■ SELECTED EXTRACT

It is no secret that we are living in challenging and often troubling times. But as some factions struggle to hold on to archaic ideals and longstanding hatreds, the larger world is increasingly leaning into the reality that cultural and intellectual diversity is a strength. Through her her writing and speaking events, Chicago-based author and diversity training specialist Nevien Shaabneh has become a powerful voice for inclusion that helps everyone from corporate America to aspiring authors transcend culture, race and socio-economic demographics.


Open Mic: Secrets Under the Olive Tree is really a lovely book. What was the inspiration for this story?

Shaabneh: Thank you for the kind words. “Secrets Under the Olive Tree” started out as a short story. I was envisioning this little girl sitting under a kitchen table while her mom and neighbors would sit around and make this very traditional and time-consuming Palestinian dish where they rolled grapefruit leaves. I envisioned this little girl just sitting under this table and listening to the different stories that her mom and her friends would share, and from that story the entire novel was born. I expanded on the different lives of the women and this little girl, envisioning her growing up. It ended up evolving into this story about the main character, Layla Anwar, an Arab girl born in Palestine who moves to the US. From there she is contending with being an immigrant and how her family dynamic changes as they adapt and acclimate. It’s a coming of age story about the process of healing, of living in one’s truth and her reconciling and healing from childhood trauma.


Open Mic: You are also working on a new book. Tell me a little bit about it.

■ YOUR TASK
Retype the part of the interview that begins with the words "It is no secret" and ends with "for this story?".

■ SUPPLIED DATA
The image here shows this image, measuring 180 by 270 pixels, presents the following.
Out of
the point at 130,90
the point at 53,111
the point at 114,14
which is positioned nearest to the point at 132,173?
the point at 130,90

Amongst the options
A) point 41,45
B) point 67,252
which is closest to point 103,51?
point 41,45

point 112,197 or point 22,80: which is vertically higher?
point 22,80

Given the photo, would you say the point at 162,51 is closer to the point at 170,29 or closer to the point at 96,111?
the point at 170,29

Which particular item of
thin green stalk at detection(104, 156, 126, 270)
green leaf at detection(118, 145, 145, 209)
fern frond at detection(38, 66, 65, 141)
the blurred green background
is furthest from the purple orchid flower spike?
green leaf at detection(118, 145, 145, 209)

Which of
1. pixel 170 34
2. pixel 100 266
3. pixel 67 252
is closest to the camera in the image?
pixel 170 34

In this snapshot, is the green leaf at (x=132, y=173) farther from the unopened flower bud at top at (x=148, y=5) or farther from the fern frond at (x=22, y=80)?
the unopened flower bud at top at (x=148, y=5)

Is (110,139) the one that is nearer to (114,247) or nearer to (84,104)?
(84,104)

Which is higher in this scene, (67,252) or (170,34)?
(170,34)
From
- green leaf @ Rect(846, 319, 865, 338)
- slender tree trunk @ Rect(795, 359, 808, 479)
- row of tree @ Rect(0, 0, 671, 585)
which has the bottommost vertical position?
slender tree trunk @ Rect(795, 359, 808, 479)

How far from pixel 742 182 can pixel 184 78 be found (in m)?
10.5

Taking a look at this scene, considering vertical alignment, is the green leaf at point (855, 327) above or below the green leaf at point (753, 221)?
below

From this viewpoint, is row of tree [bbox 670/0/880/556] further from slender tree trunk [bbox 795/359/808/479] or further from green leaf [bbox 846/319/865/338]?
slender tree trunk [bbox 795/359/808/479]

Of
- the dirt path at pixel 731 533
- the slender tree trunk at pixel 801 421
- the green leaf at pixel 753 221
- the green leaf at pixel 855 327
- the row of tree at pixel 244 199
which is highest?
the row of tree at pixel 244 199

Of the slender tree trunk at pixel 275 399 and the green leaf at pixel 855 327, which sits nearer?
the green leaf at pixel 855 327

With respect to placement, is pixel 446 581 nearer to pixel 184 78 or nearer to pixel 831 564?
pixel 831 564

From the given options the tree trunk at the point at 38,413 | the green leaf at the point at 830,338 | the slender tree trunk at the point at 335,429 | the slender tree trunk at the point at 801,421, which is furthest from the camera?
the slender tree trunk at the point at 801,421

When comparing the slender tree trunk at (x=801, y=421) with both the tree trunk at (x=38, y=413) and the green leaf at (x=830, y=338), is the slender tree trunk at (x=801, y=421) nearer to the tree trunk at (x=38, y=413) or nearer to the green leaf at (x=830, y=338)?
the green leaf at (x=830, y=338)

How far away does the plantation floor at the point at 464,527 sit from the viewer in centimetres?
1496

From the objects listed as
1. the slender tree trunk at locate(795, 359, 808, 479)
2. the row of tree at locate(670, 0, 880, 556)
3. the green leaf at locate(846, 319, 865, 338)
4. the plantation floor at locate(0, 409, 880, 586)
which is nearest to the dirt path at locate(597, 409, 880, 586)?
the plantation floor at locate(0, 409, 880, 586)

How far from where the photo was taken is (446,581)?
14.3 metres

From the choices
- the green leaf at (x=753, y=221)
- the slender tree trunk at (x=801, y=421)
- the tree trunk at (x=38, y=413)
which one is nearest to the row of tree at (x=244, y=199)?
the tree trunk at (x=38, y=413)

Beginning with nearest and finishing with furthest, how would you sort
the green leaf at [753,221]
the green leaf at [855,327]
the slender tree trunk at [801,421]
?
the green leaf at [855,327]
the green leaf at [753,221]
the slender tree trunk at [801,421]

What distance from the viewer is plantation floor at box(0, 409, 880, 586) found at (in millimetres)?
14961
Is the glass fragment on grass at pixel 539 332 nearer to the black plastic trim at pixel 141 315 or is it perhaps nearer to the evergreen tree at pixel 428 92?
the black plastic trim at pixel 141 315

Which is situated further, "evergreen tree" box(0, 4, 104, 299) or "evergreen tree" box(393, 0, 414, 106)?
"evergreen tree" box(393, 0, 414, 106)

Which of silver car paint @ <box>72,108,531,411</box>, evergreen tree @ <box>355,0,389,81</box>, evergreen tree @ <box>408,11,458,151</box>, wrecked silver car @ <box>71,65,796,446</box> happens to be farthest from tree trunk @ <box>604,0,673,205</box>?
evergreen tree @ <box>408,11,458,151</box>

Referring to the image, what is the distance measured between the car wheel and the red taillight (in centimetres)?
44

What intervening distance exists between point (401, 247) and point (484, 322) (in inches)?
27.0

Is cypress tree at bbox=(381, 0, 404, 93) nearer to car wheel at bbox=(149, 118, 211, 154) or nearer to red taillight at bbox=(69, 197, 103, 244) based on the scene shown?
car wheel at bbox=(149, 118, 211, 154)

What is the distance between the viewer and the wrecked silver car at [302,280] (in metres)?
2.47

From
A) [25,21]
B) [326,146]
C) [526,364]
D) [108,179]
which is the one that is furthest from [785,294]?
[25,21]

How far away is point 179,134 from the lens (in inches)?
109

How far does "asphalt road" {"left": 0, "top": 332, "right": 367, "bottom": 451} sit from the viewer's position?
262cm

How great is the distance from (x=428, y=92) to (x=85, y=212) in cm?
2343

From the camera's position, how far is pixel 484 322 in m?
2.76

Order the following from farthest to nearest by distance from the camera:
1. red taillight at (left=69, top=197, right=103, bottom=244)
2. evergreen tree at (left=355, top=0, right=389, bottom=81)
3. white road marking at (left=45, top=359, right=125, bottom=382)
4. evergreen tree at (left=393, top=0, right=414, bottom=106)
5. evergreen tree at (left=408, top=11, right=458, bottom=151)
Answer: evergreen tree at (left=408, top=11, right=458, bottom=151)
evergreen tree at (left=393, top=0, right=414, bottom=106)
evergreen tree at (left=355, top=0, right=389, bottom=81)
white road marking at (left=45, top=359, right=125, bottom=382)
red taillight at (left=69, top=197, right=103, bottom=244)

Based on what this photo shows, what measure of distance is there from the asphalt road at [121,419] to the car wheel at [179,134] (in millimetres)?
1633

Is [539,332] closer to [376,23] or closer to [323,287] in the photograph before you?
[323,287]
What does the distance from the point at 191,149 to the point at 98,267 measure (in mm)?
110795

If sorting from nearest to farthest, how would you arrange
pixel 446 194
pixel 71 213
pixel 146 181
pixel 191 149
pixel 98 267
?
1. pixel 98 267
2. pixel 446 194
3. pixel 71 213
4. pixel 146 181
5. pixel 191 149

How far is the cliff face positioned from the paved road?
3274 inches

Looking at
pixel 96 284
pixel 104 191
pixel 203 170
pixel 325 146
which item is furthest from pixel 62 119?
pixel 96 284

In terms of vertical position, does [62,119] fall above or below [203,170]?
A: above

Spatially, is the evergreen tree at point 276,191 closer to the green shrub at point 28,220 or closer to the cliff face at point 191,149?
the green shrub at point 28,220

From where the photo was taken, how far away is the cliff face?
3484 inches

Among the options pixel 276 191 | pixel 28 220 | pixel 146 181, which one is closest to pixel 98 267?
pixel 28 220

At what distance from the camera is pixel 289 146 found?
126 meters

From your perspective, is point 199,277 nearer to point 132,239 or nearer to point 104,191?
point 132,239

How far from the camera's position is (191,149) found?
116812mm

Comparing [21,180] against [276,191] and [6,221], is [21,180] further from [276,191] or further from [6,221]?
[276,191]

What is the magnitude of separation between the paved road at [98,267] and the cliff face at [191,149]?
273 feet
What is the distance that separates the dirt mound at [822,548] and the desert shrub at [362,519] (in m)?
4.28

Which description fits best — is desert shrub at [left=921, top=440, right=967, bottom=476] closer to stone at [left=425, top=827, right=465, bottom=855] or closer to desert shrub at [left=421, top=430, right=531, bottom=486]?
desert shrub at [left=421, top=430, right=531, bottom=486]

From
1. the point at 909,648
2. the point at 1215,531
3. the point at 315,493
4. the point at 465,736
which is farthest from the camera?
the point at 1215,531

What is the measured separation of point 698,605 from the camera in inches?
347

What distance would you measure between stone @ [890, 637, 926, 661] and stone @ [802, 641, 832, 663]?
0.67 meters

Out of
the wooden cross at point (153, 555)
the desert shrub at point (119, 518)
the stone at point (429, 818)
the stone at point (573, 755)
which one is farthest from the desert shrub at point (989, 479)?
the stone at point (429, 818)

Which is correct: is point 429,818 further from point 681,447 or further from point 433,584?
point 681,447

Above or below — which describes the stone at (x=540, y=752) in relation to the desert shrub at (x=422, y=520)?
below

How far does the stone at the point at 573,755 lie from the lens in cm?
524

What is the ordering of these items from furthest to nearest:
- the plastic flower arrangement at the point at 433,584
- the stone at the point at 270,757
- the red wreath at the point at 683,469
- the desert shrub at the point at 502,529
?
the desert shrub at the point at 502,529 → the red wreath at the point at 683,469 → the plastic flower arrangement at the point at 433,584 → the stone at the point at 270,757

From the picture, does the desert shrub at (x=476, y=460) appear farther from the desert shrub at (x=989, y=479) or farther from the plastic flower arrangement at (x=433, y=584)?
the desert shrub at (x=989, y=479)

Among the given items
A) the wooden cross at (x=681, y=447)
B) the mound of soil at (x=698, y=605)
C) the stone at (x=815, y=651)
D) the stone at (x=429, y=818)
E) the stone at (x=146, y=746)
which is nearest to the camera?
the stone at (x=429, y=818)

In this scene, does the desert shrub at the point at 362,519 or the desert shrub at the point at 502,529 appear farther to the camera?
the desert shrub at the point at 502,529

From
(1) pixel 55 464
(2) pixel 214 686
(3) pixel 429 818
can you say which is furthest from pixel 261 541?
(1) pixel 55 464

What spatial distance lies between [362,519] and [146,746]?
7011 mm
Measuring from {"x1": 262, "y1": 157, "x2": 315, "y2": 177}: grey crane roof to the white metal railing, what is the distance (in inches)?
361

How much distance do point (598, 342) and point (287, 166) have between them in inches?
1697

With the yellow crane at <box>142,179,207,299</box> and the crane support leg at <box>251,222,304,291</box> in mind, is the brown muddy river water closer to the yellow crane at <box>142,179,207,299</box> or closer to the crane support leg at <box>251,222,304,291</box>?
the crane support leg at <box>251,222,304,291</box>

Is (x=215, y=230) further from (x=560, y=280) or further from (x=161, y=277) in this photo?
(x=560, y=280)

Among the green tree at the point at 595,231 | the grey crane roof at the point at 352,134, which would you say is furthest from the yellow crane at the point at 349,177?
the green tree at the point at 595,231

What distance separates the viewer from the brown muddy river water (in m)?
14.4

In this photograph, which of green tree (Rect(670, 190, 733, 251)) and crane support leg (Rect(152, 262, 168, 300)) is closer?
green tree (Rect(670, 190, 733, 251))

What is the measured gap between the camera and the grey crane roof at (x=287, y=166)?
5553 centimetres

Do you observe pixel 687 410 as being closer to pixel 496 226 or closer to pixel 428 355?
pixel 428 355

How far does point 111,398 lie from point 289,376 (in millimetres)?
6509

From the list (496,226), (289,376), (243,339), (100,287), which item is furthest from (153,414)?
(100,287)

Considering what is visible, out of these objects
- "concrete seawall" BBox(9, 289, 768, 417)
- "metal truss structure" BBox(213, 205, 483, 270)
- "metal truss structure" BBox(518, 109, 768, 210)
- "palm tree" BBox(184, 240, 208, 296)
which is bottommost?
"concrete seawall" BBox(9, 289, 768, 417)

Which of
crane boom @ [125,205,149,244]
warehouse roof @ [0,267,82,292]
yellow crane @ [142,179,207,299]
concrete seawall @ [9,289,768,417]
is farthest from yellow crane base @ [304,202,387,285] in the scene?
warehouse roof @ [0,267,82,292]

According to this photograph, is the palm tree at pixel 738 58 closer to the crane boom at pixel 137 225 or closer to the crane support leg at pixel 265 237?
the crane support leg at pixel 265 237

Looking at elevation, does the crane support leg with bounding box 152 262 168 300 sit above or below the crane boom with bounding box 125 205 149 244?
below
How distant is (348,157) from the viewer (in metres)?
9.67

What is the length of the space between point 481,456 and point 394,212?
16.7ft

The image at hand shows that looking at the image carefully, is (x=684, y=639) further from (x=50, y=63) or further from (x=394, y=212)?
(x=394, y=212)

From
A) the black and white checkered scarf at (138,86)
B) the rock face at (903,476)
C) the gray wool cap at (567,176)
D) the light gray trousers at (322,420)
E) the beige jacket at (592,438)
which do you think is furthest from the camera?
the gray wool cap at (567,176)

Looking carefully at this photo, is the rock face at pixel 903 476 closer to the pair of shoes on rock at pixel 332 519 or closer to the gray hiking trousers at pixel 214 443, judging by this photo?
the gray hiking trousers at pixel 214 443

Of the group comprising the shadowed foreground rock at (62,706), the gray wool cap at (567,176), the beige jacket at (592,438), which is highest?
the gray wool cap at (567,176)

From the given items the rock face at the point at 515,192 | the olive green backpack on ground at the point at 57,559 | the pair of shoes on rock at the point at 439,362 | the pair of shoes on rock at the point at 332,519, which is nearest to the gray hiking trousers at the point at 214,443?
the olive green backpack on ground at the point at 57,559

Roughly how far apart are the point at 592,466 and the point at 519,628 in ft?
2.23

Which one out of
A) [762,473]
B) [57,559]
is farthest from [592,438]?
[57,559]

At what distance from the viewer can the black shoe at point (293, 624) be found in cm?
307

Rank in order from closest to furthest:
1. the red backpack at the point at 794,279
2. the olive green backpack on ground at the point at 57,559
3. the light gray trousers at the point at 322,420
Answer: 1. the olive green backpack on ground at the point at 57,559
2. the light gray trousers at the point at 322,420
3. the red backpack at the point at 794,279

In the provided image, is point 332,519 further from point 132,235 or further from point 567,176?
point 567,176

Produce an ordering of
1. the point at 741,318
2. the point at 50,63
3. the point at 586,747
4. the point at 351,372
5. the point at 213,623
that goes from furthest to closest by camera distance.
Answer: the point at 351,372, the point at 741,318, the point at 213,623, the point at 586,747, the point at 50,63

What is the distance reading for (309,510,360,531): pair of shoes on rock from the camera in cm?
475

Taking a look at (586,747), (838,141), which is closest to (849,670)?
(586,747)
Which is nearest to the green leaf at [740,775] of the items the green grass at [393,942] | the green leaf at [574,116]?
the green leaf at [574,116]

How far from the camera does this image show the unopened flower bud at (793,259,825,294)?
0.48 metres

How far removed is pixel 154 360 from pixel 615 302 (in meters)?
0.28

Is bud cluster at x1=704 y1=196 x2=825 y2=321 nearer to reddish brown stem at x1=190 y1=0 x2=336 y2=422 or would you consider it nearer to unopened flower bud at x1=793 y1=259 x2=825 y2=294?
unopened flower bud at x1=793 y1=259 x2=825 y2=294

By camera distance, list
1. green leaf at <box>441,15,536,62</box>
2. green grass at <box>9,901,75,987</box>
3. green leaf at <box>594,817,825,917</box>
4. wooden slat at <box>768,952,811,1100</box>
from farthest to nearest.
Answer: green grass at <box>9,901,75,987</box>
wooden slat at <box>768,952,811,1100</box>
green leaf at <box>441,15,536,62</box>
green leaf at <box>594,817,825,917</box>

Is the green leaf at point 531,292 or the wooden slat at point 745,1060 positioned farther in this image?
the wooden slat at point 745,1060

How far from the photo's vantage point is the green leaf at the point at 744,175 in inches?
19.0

■ RESULT FOR THIS EXERCISE
It is no secret that we are living in challenging and often troubling times. But as some factions struggle to hold on to archaic ideals and longstanding hatreds, the larger world is increasingly leaning into the reality that cultural and intellectual diversity is a strength. Through her her writing and speaking events, Chicago-based author and diversity training specialist Nevien Shaabneh has become a powerful voice for inclusion that helps everyone from corporate America to aspiring authors transcend culture, race and socio-economic demographics.


Open Mic: Secrets Under the Olive Tree is really a lovely book. What was the inspiration for this story?